Sunday, August 31, 2008

“This is a new concept, and it’s going to cost a lot of money....There’s a lot of private money chasing these ideas...”

Elevated transport rail imagined for city

August 31, 2008

BRANDY S. CHEWNING
Arkansas Democrate Gazette
Copyright 2008

TEXARKANA — The company selected to design Interstate 69 has revealed plans to also implement the world’s first air rail freight system in the corridor, possibly starting in Texarkana, Texas.

“You [Texarkana ] have railroads here, you already have an interstate, bringing I-69 is another interstate, you’ve got Oklahoma, you’ve got I-49,” said Gary Kuhn, senior project manager for Zachary American Infrastructure.

“This is what the logistics world likes to see — that opportunity to go from one mode to another very efficiently.” In a presentation to the Wilbur Smith Rotary Club, Kuhn said the freight shuttle is a new idea, under development by researchers at Texas A&M University.

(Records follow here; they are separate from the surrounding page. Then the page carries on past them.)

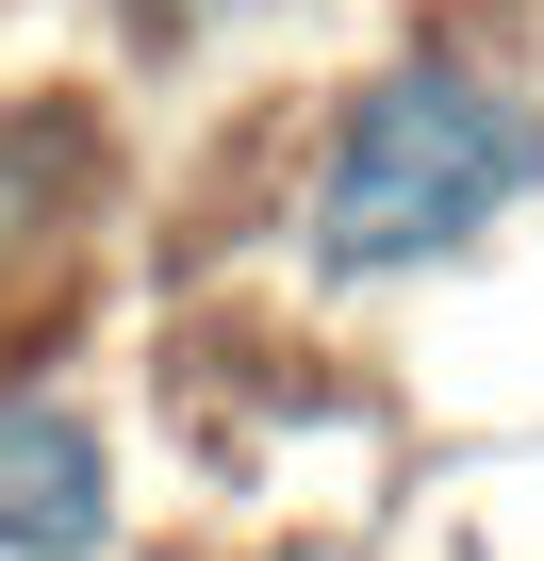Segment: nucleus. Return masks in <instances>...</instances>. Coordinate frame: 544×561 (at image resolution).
Wrapping results in <instances>:
<instances>
[{
  "label": "nucleus",
  "mask_w": 544,
  "mask_h": 561,
  "mask_svg": "<svg viewBox=\"0 0 544 561\" xmlns=\"http://www.w3.org/2000/svg\"><path fill=\"white\" fill-rule=\"evenodd\" d=\"M544 182V116L478 67H396L347 100L331 133V182H314V248L331 264H429L462 231H495L511 198Z\"/></svg>",
  "instance_id": "f257e3e1"
},
{
  "label": "nucleus",
  "mask_w": 544,
  "mask_h": 561,
  "mask_svg": "<svg viewBox=\"0 0 544 561\" xmlns=\"http://www.w3.org/2000/svg\"><path fill=\"white\" fill-rule=\"evenodd\" d=\"M100 528H116V462H100V430L50 413V397H0V545H18V561H83Z\"/></svg>",
  "instance_id": "f03ea898"
}]
</instances>
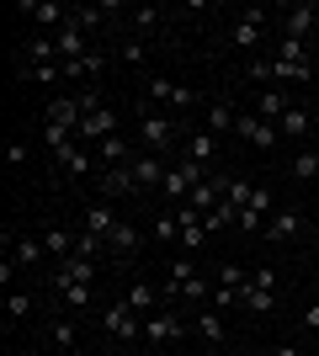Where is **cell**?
Masks as SVG:
<instances>
[{
  "label": "cell",
  "mask_w": 319,
  "mask_h": 356,
  "mask_svg": "<svg viewBox=\"0 0 319 356\" xmlns=\"http://www.w3.org/2000/svg\"><path fill=\"white\" fill-rule=\"evenodd\" d=\"M22 54H27L22 64H54V59H59V48H54V38H32V43L22 48Z\"/></svg>",
  "instance_id": "obj_25"
},
{
  "label": "cell",
  "mask_w": 319,
  "mask_h": 356,
  "mask_svg": "<svg viewBox=\"0 0 319 356\" xmlns=\"http://www.w3.org/2000/svg\"><path fill=\"white\" fill-rule=\"evenodd\" d=\"M202 229H208V234H213V229H240V208H234V202L224 197V202H218V208L202 218Z\"/></svg>",
  "instance_id": "obj_20"
},
{
  "label": "cell",
  "mask_w": 319,
  "mask_h": 356,
  "mask_svg": "<svg viewBox=\"0 0 319 356\" xmlns=\"http://www.w3.org/2000/svg\"><path fill=\"white\" fill-rule=\"evenodd\" d=\"M240 309H250V314H272V309H277V293H266V287H240Z\"/></svg>",
  "instance_id": "obj_22"
},
{
  "label": "cell",
  "mask_w": 319,
  "mask_h": 356,
  "mask_svg": "<svg viewBox=\"0 0 319 356\" xmlns=\"http://www.w3.org/2000/svg\"><path fill=\"white\" fill-rule=\"evenodd\" d=\"M250 80H277V59H256L250 64Z\"/></svg>",
  "instance_id": "obj_46"
},
{
  "label": "cell",
  "mask_w": 319,
  "mask_h": 356,
  "mask_svg": "<svg viewBox=\"0 0 319 356\" xmlns=\"http://www.w3.org/2000/svg\"><path fill=\"white\" fill-rule=\"evenodd\" d=\"M202 181H213L208 165H197V160H186V154H181V165H170V170H165V186H160V192H165L170 202H181V197L197 192Z\"/></svg>",
  "instance_id": "obj_1"
},
{
  "label": "cell",
  "mask_w": 319,
  "mask_h": 356,
  "mask_svg": "<svg viewBox=\"0 0 319 356\" xmlns=\"http://www.w3.org/2000/svg\"><path fill=\"white\" fill-rule=\"evenodd\" d=\"M101 70H106V59H101V54H96V48H91V54H85V59L64 64V74H101Z\"/></svg>",
  "instance_id": "obj_34"
},
{
  "label": "cell",
  "mask_w": 319,
  "mask_h": 356,
  "mask_svg": "<svg viewBox=\"0 0 319 356\" xmlns=\"http://www.w3.org/2000/svg\"><path fill=\"white\" fill-rule=\"evenodd\" d=\"M181 298H192V303H208V298H213V287L202 282V277H186V282H181Z\"/></svg>",
  "instance_id": "obj_36"
},
{
  "label": "cell",
  "mask_w": 319,
  "mask_h": 356,
  "mask_svg": "<svg viewBox=\"0 0 319 356\" xmlns=\"http://www.w3.org/2000/svg\"><path fill=\"white\" fill-rule=\"evenodd\" d=\"M117 229V213H112V202H91V213H85V234H96L106 245V234Z\"/></svg>",
  "instance_id": "obj_12"
},
{
  "label": "cell",
  "mask_w": 319,
  "mask_h": 356,
  "mask_svg": "<svg viewBox=\"0 0 319 356\" xmlns=\"http://www.w3.org/2000/svg\"><path fill=\"white\" fill-rule=\"evenodd\" d=\"M272 356H304V351H298V346H277Z\"/></svg>",
  "instance_id": "obj_50"
},
{
  "label": "cell",
  "mask_w": 319,
  "mask_h": 356,
  "mask_svg": "<svg viewBox=\"0 0 319 356\" xmlns=\"http://www.w3.org/2000/svg\"><path fill=\"white\" fill-rule=\"evenodd\" d=\"M54 160L64 165V176H85V170H91V149H85V144H69V149H59Z\"/></svg>",
  "instance_id": "obj_15"
},
{
  "label": "cell",
  "mask_w": 319,
  "mask_h": 356,
  "mask_svg": "<svg viewBox=\"0 0 319 356\" xmlns=\"http://www.w3.org/2000/svg\"><path fill=\"white\" fill-rule=\"evenodd\" d=\"M213 154H218V134H208V128H202V134H192V138H186V160L208 165Z\"/></svg>",
  "instance_id": "obj_17"
},
{
  "label": "cell",
  "mask_w": 319,
  "mask_h": 356,
  "mask_svg": "<svg viewBox=\"0 0 319 356\" xmlns=\"http://www.w3.org/2000/svg\"><path fill=\"white\" fill-rule=\"evenodd\" d=\"M16 11H22V16H32L38 27H54V32H59L64 22H69V6H59V0H22Z\"/></svg>",
  "instance_id": "obj_4"
},
{
  "label": "cell",
  "mask_w": 319,
  "mask_h": 356,
  "mask_svg": "<svg viewBox=\"0 0 319 356\" xmlns=\"http://www.w3.org/2000/svg\"><path fill=\"white\" fill-rule=\"evenodd\" d=\"M277 128H282V138H304L309 128H314V118H309L304 106H293V112H288L282 122H277Z\"/></svg>",
  "instance_id": "obj_24"
},
{
  "label": "cell",
  "mask_w": 319,
  "mask_h": 356,
  "mask_svg": "<svg viewBox=\"0 0 319 356\" xmlns=\"http://www.w3.org/2000/svg\"><path fill=\"white\" fill-rule=\"evenodd\" d=\"M250 287H266V293H277V271H272V266L250 271Z\"/></svg>",
  "instance_id": "obj_44"
},
{
  "label": "cell",
  "mask_w": 319,
  "mask_h": 356,
  "mask_svg": "<svg viewBox=\"0 0 319 356\" xmlns=\"http://www.w3.org/2000/svg\"><path fill=\"white\" fill-rule=\"evenodd\" d=\"M298 234H304V213H293V208L272 213V223H266V239H272V245H293Z\"/></svg>",
  "instance_id": "obj_5"
},
{
  "label": "cell",
  "mask_w": 319,
  "mask_h": 356,
  "mask_svg": "<svg viewBox=\"0 0 319 356\" xmlns=\"http://www.w3.org/2000/svg\"><path fill=\"white\" fill-rule=\"evenodd\" d=\"M277 54H282V64H309V59H304V43H298V38H282V43H277Z\"/></svg>",
  "instance_id": "obj_38"
},
{
  "label": "cell",
  "mask_w": 319,
  "mask_h": 356,
  "mask_svg": "<svg viewBox=\"0 0 319 356\" xmlns=\"http://www.w3.org/2000/svg\"><path fill=\"white\" fill-rule=\"evenodd\" d=\"M266 208H272V192H266V186H256V197H250V208H245V213H256V218H266Z\"/></svg>",
  "instance_id": "obj_42"
},
{
  "label": "cell",
  "mask_w": 319,
  "mask_h": 356,
  "mask_svg": "<svg viewBox=\"0 0 319 356\" xmlns=\"http://www.w3.org/2000/svg\"><path fill=\"white\" fill-rule=\"evenodd\" d=\"M101 192H106V197H133V192H138L133 165H106V170H101Z\"/></svg>",
  "instance_id": "obj_9"
},
{
  "label": "cell",
  "mask_w": 319,
  "mask_h": 356,
  "mask_svg": "<svg viewBox=\"0 0 319 356\" xmlns=\"http://www.w3.org/2000/svg\"><path fill=\"white\" fill-rule=\"evenodd\" d=\"M293 176L298 181H319V149H304V154L293 160Z\"/></svg>",
  "instance_id": "obj_29"
},
{
  "label": "cell",
  "mask_w": 319,
  "mask_h": 356,
  "mask_svg": "<svg viewBox=\"0 0 319 356\" xmlns=\"http://www.w3.org/2000/svg\"><path fill=\"white\" fill-rule=\"evenodd\" d=\"M144 341H149V346L181 341V319H176V314H149V319H144Z\"/></svg>",
  "instance_id": "obj_7"
},
{
  "label": "cell",
  "mask_w": 319,
  "mask_h": 356,
  "mask_svg": "<svg viewBox=\"0 0 319 356\" xmlns=\"http://www.w3.org/2000/svg\"><path fill=\"white\" fill-rule=\"evenodd\" d=\"M213 303H218V309H234V303H240V287H213Z\"/></svg>",
  "instance_id": "obj_47"
},
{
  "label": "cell",
  "mask_w": 319,
  "mask_h": 356,
  "mask_svg": "<svg viewBox=\"0 0 319 356\" xmlns=\"http://www.w3.org/2000/svg\"><path fill=\"white\" fill-rule=\"evenodd\" d=\"M176 134H181V128H176L170 118H144V122H138V144H144V149H170Z\"/></svg>",
  "instance_id": "obj_6"
},
{
  "label": "cell",
  "mask_w": 319,
  "mask_h": 356,
  "mask_svg": "<svg viewBox=\"0 0 319 356\" xmlns=\"http://www.w3.org/2000/svg\"><path fill=\"white\" fill-rule=\"evenodd\" d=\"M304 32H314V6H293V11L282 16V38H298V43H304Z\"/></svg>",
  "instance_id": "obj_14"
},
{
  "label": "cell",
  "mask_w": 319,
  "mask_h": 356,
  "mask_svg": "<svg viewBox=\"0 0 319 356\" xmlns=\"http://www.w3.org/2000/svg\"><path fill=\"white\" fill-rule=\"evenodd\" d=\"M277 80H309V64H282L277 59Z\"/></svg>",
  "instance_id": "obj_41"
},
{
  "label": "cell",
  "mask_w": 319,
  "mask_h": 356,
  "mask_svg": "<svg viewBox=\"0 0 319 356\" xmlns=\"http://www.w3.org/2000/svg\"><path fill=\"white\" fill-rule=\"evenodd\" d=\"M101 325H106V335H112V341H138V314L128 309V303H106L101 309Z\"/></svg>",
  "instance_id": "obj_2"
},
{
  "label": "cell",
  "mask_w": 319,
  "mask_h": 356,
  "mask_svg": "<svg viewBox=\"0 0 319 356\" xmlns=\"http://www.w3.org/2000/svg\"><path fill=\"white\" fill-rule=\"evenodd\" d=\"M106 245H112V255H133L138 245H144V234H138V223H122L117 218V229L106 234Z\"/></svg>",
  "instance_id": "obj_13"
},
{
  "label": "cell",
  "mask_w": 319,
  "mask_h": 356,
  "mask_svg": "<svg viewBox=\"0 0 319 356\" xmlns=\"http://www.w3.org/2000/svg\"><path fill=\"white\" fill-rule=\"evenodd\" d=\"M197 330H202L208 346H224V319H218V314H197Z\"/></svg>",
  "instance_id": "obj_32"
},
{
  "label": "cell",
  "mask_w": 319,
  "mask_h": 356,
  "mask_svg": "<svg viewBox=\"0 0 319 356\" xmlns=\"http://www.w3.org/2000/svg\"><path fill=\"white\" fill-rule=\"evenodd\" d=\"M43 245H48V255H54V261H64V255H75V239L64 234L59 223H54V229H48V234H43Z\"/></svg>",
  "instance_id": "obj_26"
},
{
  "label": "cell",
  "mask_w": 319,
  "mask_h": 356,
  "mask_svg": "<svg viewBox=\"0 0 319 356\" xmlns=\"http://www.w3.org/2000/svg\"><path fill=\"white\" fill-rule=\"evenodd\" d=\"M304 325H309V330H314V335H319V303H309V314H304Z\"/></svg>",
  "instance_id": "obj_49"
},
{
  "label": "cell",
  "mask_w": 319,
  "mask_h": 356,
  "mask_svg": "<svg viewBox=\"0 0 319 356\" xmlns=\"http://www.w3.org/2000/svg\"><path fill=\"white\" fill-rule=\"evenodd\" d=\"M43 255H48V245L27 234V239H16V255H11V261H16V271H27V266H38Z\"/></svg>",
  "instance_id": "obj_18"
},
{
  "label": "cell",
  "mask_w": 319,
  "mask_h": 356,
  "mask_svg": "<svg viewBox=\"0 0 319 356\" xmlns=\"http://www.w3.org/2000/svg\"><path fill=\"white\" fill-rule=\"evenodd\" d=\"M202 356H218V346H208V351H202Z\"/></svg>",
  "instance_id": "obj_51"
},
{
  "label": "cell",
  "mask_w": 319,
  "mask_h": 356,
  "mask_svg": "<svg viewBox=\"0 0 319 356\" xmlns=\"http://www.w3.org/2000/svg\"><path fill=\"white\" fill-rule=\"evenodd\" d=\"M106 11H117V6H80V11H69V22H75L80 32H96L106 22Z\"/></svg>",
  "instance_id": "obj_23"
},
{
  "label": "cell",
  "mask_w": 319,
  "mask_h": 356,
  "mask_svg": "<svg viewBox=\"0 0 319 356\" xmlns=\"http://www.w3.org/2000/svg\"><path fill=\"white\" fill-rule=\"evenodd\" d=\"M27 309H32V298H27V293H11V298H6V314H11V319H22Z\"/></svg>",
  "instance_id": "obj_45"
},
{
  "label": "cell",
  "mask_w": 319,
  "mask_h": 356,
  "mask_svg": "<svg viewBox=\"0 0 319 356\" xmlns=\"http://www.w3.org/2000/svg\"><path fill=\"white\" fill-rule=\"evenodd\" d=\"M256 43H261V27H256V22H245V16H240V22L229 27V48H240V54H250V48H256Z\"/></svg>",
  "instance_id": "obj_19"
},
{
  "label": "cell",
  "mask_w": 319,
  "mask_h": 356,
  "mask_svg": "<svg viewBox=\"0 0 319 356\" xmlns=\"http://www.w3.org/2000/svg\"><path fill=\"white\" fill-rule=\"evenodd\" d=\"M165 170H170V165H160L154 154H133V181H138V192H149V186H165Z\"/></svg>",
  "instance_id": "obj_10"
},
{
  "label": "cell",
  "mask_w": 319,
  "mask_h": 356,
  "mask_svg": "<svg viewBox=\"0 0 319 356\" xmlns=\"http://www.w3.org/2000/svg\"><path fill=\"white\" fill-rule=\"evenodd\" d=\"M117 134V112L112 106H96V112H85V122H80V144H101V138H112Z\"/></svg>",
  "instance_id": "obj_3"
},
{
  "label": "cell",
  "mask_w": 319,
  "mask_h": 356,
  "mask_svg": "<svg viewBox=\"0 0 319 356\" xmlns=\"http://www.w3.org/2000/svg\"><path fill=\"white\" fill-rule=\"evenodd\" d=\"M22 74H27V80H38V86H59V64H22Z\"/></svg>",
  "instance_id": "obj_30"
},
{
  "label": "cell",
  "mask_w": 319,
  "mask_h": 356,
  "mask_svg": "<svg viewBox=\"0 0 319 356\" xmlns=\"http://www.w3.org/2000/svg\"><path fill=\"white\" fill-rule=\"evenodd\" d=\"M59 298H64V309H91V282H69Z\"/></svg>",
  "instance_id": "obj_31"
},
{
  "label": "cell",
  "mask_w": 319,
  "mask_h": 356,
  "mask_svg": "<svg viewBox=\"0 0 319 356\" xmlns=\"http://www.w3.org/2000/svg\"><path fill=\"white\" fill-rule=\"evenodd\" d=\"M192 102H197V90H192V86H176V106H181V112H186V106H192Z\"/></svg>",
  "instance_id": "obj_48"
},
{
  "label": "cell",
  "mask_w": 319,
  "mask_h": 356,
  "mask_svg": "<svg viewBox=\"0 0 319 356\" xmlns=\"http://www.w3.org/2000/svg\"><path fill=\"white\" fill-rule=\"evenodd\" d=\"M144 90H149L154 102H176V86H170V80H160V74H154V80H149Z\"/></svg>",
  "instance_id": "obj_40"
},
{
  "label": "cell",
  "mask_w": 319,
  "mask_h": 356,
  "mask_svg": "<svg viewBox=\"0 0 319 356\" xmlns=\"http://www.w3.org/2000/svg\"><path fill=\"white\" fill-rule=\"evenodd\" d=\"M186 277H197V266H192V255H181L176 266H170V282H165V293H181V282Z\"/></svg>",
  "instance_id": "obj_35"
},
{
  "label": "cell",
  "mask_w": 319,
  "mask_h": 356,
  "mask_svg": "<svg viewBox=\"0 0 319 356\" xmlns=\"http://www.w3.org/2000/svg\"><path fill=\"white\" fill-rule=\"evenodd\" d=\"M154 22H160V11H154V6H138V11H133V27H138V32H149Z\"/></svg>",
  "instance_id": "obj_43"
},
{
  "label": "cell",
  "mask_w": 319,
  "mask_h": 356,
  "mask_svg": "<svg viewBox=\"0 0 319 356\" xmlns=\"http://www.w3.org/2000/svg\"><path fill=\"white\" fill-rule=\"evenodd\" d=\"M288 112H293L288 90H277V86H266V90H261V102H256V118H266V122H282Z\"/></svg>",
  "instance_id": "obj_11"
},
{
  "label": "cell",
  "mask_w": 319,
  "mask_h": 356,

“We started looking at this very intently relative to what we were doing on [Trans-Texas Corridor ] 35,” he said. “We stumbled upon this quite by accident as the technology we think we should use, and for the last two years we’ve been vetting it.

“ This was born in Texas, it should be done in Texas first,” Kuhn said.

The electric, automated shuttle would produce no emissions and would use steel wheels locked into a steel running surface, preventing derailment.

Raised 20 feet in the air, it uses electric impulses to move a pair of Amtrak-like “transporters” and can carry containers and trailers of various sizes.

Kuhn said 425-horsepower motors would be used to take the shuttle to full speed in seconds, then the engine drops to 40-horsepower.

“There’s more than enough power on the grid for this,” he said.

Property owners in the Trans-Texas 69 corridor will feel less impact because the elevated rail uses a smaller footprint. They can retain their land and get a return from easements allowing support structures.

Multimodal facilities are interchanges for the cargo, loading areas between trucks and rail. Bowie County, Texas, Judge James Carlow said that type of facility could easily be built on the Red River Army Depot property.

“This is a new concept, and it’s going to cost a lot of money,” Carlow said about the freight shuttle. “But when you can run it for a tenth of what the fuel cost will be, it pays back in a hurry.” No estimates were made on the cost of construction, but it would be built with private funds.

“There’s a lot of private money chasing these ideas because they see it’s the future,” Carlow said.

An electric rail can move 100, 000 pounds of cargo for 8 cents per mile. The same transport on a truck, with diesel $ 5 per gallon, would be 85 cents per mile.

“At the design speed, which is 62 miles an hour, we will be able to run 10, 000 loads per day each direction,” Kuhn said.

With the bulk of American freight moved by trucks, Kuhn provided statistics that suggested an electric rail could benefit the industry rather than cut jobs. He referred to a projection of truck traffic increases by the American Society of Civil Engineering. “By 2020, there’s going to be an equivalent of 10 million, 40-foot containers that no port in the United States can handle,” he said. “There’s going to be a new market that no one can deal with.” Kuhn said the freight shuttle combines the benefits of trucks and trains and is not intended to replace either but will fill in the gap of short hauls that trains don’t want. “Their market is 650 or more miles,” Kuhn said. “We’re on the truck side of things.” Use of the rail would be purchased by trucking companies who may have the option of owning their own transporters.